**Written problem**
Below is a block of records: output all of them exactly and leave out the pictures.

**Input**
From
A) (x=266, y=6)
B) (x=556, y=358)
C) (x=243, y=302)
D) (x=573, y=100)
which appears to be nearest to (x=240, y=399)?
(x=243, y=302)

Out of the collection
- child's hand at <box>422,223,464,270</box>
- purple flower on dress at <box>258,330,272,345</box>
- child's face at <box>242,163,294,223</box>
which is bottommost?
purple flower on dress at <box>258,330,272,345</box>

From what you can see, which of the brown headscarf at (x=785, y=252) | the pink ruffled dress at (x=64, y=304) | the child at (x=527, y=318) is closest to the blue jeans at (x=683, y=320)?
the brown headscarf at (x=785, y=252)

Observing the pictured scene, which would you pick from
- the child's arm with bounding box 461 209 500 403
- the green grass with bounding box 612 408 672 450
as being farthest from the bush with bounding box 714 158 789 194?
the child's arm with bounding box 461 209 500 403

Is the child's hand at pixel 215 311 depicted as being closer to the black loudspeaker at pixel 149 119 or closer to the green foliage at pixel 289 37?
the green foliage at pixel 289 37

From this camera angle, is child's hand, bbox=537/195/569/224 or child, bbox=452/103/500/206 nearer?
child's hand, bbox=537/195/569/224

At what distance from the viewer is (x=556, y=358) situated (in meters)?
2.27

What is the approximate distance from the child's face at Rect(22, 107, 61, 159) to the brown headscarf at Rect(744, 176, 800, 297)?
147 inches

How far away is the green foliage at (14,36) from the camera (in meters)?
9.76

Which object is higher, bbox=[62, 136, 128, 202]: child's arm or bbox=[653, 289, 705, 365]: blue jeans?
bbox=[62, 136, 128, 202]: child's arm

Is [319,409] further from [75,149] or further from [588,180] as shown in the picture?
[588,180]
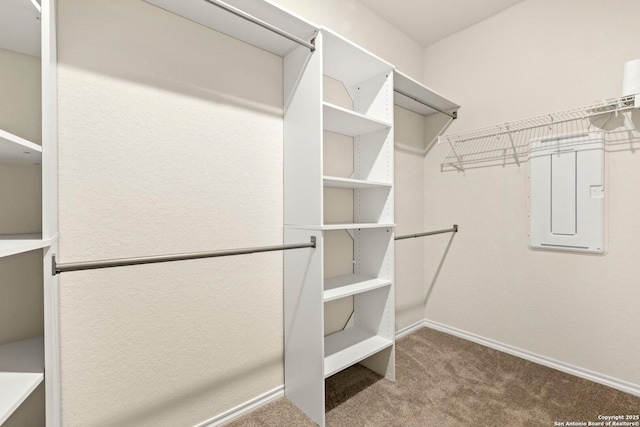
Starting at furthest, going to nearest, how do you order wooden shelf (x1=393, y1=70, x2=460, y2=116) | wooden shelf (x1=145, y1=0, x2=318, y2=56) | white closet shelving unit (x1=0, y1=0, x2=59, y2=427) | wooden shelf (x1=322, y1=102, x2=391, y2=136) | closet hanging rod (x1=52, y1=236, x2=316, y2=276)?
1. wooden shelf (x1=393, y1=70, x2=460, y2=116)
2. wooden shelf (x1=322, y1=102, x2=391, y2=136)
3. wooden shelf (x1=145, y1=0, x2=318, y2=56)
4. closet hanging rod (x1=52, y1=236, x2=316, y2=276)
5. white closet shelving unit (x1=0, y1=0, x2=59, y2=427)

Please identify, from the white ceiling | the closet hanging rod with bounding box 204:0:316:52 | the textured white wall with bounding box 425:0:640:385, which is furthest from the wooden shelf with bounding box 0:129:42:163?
the textured white wall with bounding box 425:0:640:385

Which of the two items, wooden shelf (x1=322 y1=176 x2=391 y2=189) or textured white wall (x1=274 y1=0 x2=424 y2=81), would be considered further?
textured white wall (x1=274 y1=0 x2=424 y2=81)

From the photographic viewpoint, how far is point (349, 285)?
178 cm

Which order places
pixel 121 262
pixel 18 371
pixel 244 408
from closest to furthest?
1. pixel 18 371
2. pixel 121 262
3. pixel 244 408

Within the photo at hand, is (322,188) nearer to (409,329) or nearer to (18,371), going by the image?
(18,371)

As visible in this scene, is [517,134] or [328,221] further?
[517,134]

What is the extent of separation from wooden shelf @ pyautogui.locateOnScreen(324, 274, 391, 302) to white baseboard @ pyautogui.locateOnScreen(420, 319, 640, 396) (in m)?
1.07

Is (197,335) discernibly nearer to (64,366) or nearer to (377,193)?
(64,366)

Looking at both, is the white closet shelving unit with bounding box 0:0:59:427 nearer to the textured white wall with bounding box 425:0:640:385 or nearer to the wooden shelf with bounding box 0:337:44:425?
the wooden shelf with bounding box 0:337:44:425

**Exercise result**
From
A) (x=266, y=6)
B) (x=556, y=358)
C) (x=243, y=302)
D) (x=573, y=100)
which appears to be nearest to (x=240, y=399)?
(x=243, y=302)

Out of the collection
- child's hand at <box>422,223,464,270</box>
- purple flower on dress at <box>258,330,272,345</box>
- child's face at <box>242,163,294,223</box>
which is bottommost?
purple flower on dress at <box>258,330,272,345</box>

From what you can see, which of the brown headscarf at (x=785, y=252) | the pink ruffled dress at (x=64, y=304) | the child at (x=527, y=318) is closest to the blue jeans at (x=683, y=320)?
the brown headscarf at (x=785, y=252)

Observing the pictured scene, which would you pick from
- the child's arm with bounding box 461 209 500 403
- the green grass with bounding box 612 408 672 450
as being farthest from the bush with bounding box 714 158 789 194?
the child's arm with bounding box 461 209 500 403

Is the child's hand at pixel 215 311 depicted as being closer to the black loudspeaker at pixel 149 119 or closer to the green foliage at pixel 289 37?
the green foliage at pixel 289 37

From this camera angle, is child's hand, bbox=537/195/569/224 or child, bbox=452/103/500/206 nearer?
child's hand, bbox=537/195/569/224

At what distance from the viewer is (x=556, y=358) situated (in meters)?
2.27

What is the approximate distance from the child's face at Rect(22, 107, 61, 159) to the brown headscarf at Rect(744, 176, 800, 297)?
147 inches

How far away is the green foliage at (14,36) from the camera (in meters)?
9.76

Which object is higher, bbox=[62, 136, 128, 202]: child's arm or bbox=[653, 289, 705, 365]: blue jeans?
bbox=[62, 136, 128, 202]: child's arm

Is [319,409] further from [75,149] or further from [588,180] as shown in the picture?
[588,180]
Starting at furthest, going to nearest, how do you order wooden shelf (x1=393, y1=70, x2=460, y2=116) | wooden shelf (x1=145, y1=0, x2=318, y2=56) | white closet shelving unit (x1=0, y1=0, x2=59, y2=427) | wooden shelf (x1=322, y1=102, x2=391, y2=136) | closet hanging rod (x1=52, y1=236, x2=316, y2=276)?
1. wooden shelf (x1=393, y1=70, x2=460, y2=116)
2. wooden shelf (x1=322, y1=102, x2=391, y2=136)
3. wooden shelf (x1=145, y1=0, x2=318, y2=56)
4. closet hanging rod (x1=52, y1=236, x2=316, y2=276)
5. white closet shelving unit (x1=0, y1=0, x2=59, y2=427)

Please identify, from the white ceiling | the closet hanging rod with bounding box 204:0:316:52 | the textured white wall with bounding box 425:0:640:385, which is furthest from the wooden shelf with bounding box 0:129:42:163?
the textured white wall with bounding box 425:0:640:385

Which of the two items, wooden shelf (x1=322 y1=176 x2=391 y2=189) or textured white wall (x1=274 y1=0 x2=424 y2=81), would be considered further?
textured white wall (x1=274 y1=0 x2=424 y2=81)

From the photographic viewpoint, how far is point (349, 285)?
178 cm

Which order places
pixel 121 262
pixel 18 371
pixel 244 408
from closest to furthest?
1. pixel 18 371
2. pixel 121 262
3. pixel 244 408

Within the photo at hand, is (322,188) nearer to (409,329) or nearer to (18,371), going by the image?
(18,371)

As visible in this scene, is [517,134] or [328,221] further?
[517,134]

What is the extent of separation from wooden shelf @ pyautogui.locateOnScreen(324, 274, 391, 302) to white baseboard @ pyautogui.locateOnScreen(420, 319, 640, 396) (in m)?
1.07

Is (197,335) discernibly nearer to (64,366) or nearer to (377,193)?
(64,366)

Looking at both, is the white closet shelving unit with bounding box 0:0:59:427 nearer to the textured white wall with bounding box 425:0:640:385 or nearer to the wooden shelf with bounding box 0:337:44:425?
the wooden shelf with bounding box 0:337:44:425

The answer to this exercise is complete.